I know I risk the establishment coming after my Parkinson’s-ridden frame, when those who have the powers to so do deem it necessary to lock up my old self. But at this stage in my life, or what is left of it, I couldn’t be bothered. The truth has always been there staring us in the face, kicking us in our behinds, suffocating us in manure.
Stark reality is that we do not wish to see ourselves in the mirror every day, hundreds of times a day, committing felonies. Felonies that are committed casually day to day almost nonchalantly. I was struck by a seismic boulder, a blow that carried an overdose of reality that ought to have driven me to shame. But I felt nothing. I had opted to remain silent for yet another time in my near-80 years on earth.
As evil people plundered the public purse, their greedy, grubby hands soiled everything they touched around them. Was it any surprise that these matters that were listed in courts across the country would stay submerged even as many youths of the nation are jailed or shot dead for crimes such as robberies, home invasions, and murders were dispatched at a pace that better suited our values.
If we dare ask why, matters such as “brand thievery”, syphoning huge sums of money intended for public works ended up in the bank accounts of persons who are no better than the gun-toting bandits, who make our lives miserable every day, we’d be told the wheels of justice turn very slowly. They do indeed.
In Alexandre Dumas’ The Count of Monte Cristo, he dug his way out of the island prison to freedom by removing hundreds of tonnes of dirt using a spoon. If I didn’t know the count would eventually free himself and execute unconventional justice against those who put him in the dungeon, I would steups and mutter two to three cuss words.
The overlords of the system shoot us mortals with bullets of excreta, never allowing us the freedom to criticise, far less the right to ridicule them for making a mockery of justice.
There are cases where men and women who formed the government from as far back as when the Piarco airport project was undertaken at the turn of the century…in America, several of these bandits have been jailed, fined, had their properties confiscated and served time.
In T&T their accomplices enjoy the luxury of riding into the sunsets, never having justice delivered. Sure, some of them from that 2001 multi-million-dollar caper have died but other wretches smoke themselves to sleep with the best ganja money can buy. So slick were these thieves that they acquired property in “foreign” using their ill-begotten loot.

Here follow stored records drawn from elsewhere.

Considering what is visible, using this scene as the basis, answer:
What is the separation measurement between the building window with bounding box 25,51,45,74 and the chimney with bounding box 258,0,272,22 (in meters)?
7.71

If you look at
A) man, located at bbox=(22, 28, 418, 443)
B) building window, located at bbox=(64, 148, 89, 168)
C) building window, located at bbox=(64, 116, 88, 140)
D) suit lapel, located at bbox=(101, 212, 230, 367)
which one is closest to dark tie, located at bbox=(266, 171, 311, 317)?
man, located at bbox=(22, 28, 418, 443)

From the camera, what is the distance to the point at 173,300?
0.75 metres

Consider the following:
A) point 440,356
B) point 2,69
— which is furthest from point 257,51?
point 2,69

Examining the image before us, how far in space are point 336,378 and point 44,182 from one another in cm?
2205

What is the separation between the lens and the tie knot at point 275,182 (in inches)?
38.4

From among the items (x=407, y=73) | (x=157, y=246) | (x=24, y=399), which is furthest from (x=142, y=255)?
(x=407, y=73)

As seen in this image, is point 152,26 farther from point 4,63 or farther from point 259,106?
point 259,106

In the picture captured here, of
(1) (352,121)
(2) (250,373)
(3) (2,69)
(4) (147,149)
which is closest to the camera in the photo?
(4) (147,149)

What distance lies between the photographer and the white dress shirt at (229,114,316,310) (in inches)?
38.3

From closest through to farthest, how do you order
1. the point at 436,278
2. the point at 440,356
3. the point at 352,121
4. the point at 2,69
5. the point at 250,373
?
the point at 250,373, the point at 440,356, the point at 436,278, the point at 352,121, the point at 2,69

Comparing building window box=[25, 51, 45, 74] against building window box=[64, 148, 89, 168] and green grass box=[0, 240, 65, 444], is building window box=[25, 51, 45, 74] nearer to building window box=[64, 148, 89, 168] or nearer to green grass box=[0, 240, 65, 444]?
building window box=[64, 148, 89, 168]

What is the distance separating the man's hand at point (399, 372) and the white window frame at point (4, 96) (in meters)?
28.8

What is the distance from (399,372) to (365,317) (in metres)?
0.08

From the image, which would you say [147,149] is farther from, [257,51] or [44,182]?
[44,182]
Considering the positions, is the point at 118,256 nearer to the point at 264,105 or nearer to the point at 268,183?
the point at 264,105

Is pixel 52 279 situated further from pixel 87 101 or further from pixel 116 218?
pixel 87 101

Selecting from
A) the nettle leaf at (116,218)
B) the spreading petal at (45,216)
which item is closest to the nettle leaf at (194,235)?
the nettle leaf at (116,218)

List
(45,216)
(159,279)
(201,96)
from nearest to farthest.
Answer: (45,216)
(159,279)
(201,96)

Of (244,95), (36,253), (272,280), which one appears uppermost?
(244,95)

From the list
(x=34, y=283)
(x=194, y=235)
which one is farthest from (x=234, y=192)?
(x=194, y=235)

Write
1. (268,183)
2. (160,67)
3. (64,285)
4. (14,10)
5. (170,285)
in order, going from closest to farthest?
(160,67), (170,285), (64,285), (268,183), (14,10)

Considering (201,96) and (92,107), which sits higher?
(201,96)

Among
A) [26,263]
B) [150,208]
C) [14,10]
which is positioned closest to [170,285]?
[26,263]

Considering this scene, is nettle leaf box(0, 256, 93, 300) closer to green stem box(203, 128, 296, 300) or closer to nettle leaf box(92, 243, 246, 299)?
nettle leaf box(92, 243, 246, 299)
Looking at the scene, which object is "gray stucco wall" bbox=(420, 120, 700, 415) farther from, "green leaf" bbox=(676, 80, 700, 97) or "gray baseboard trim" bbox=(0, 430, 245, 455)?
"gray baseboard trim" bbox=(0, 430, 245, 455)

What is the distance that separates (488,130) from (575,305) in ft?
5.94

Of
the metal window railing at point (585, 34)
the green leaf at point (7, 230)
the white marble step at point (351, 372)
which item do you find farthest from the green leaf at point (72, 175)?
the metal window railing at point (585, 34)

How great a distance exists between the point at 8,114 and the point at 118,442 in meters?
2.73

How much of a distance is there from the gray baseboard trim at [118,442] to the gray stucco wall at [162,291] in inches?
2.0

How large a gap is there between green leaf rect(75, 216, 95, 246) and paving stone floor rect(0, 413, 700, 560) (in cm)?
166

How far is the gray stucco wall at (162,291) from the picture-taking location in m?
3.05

Between the Piarco airport racket (around year 2000) and the ensuing governments that looted the Treasury almost at will, not one person has been jailed for anything. No one has even been fined, such is the bureaucracy of the justice system. Indeed to its discredit, these bandits-on-high take a perverse delight in rubbing our faces in their mess.
Worse than that, they used the legal architecture of antiquity that they cleverly strapped to our laws that ridiculously allow them to appeal judgments and orders on a sentence-by-sentence basis that threads into the sublime. Can you believe this? These thieves, by filing challenges word after word against laws that they would have inserted into our system, take almost every sentence challenging them to as high as the Privy Council.
The good lords then send them back to the High Court in Trinidad where round and round, and again and again, they use monies looted from us to buy more time, wining in our faces. And, we, the people, laugh and jump and wine with them, especially at Carnival time, which proves my theory that we are as guilty as they are.
We know that several things are rotten in the State but we do not have the fortitude nor the commitment to pursue radical changes in the judicature. We citizens have become part of the problem of delayed justice. That is the biggest stumbling block when dealing with crime. For as long as we remain cowards we shall suffer needlessly at the hands of every white-collar criminal you can think of.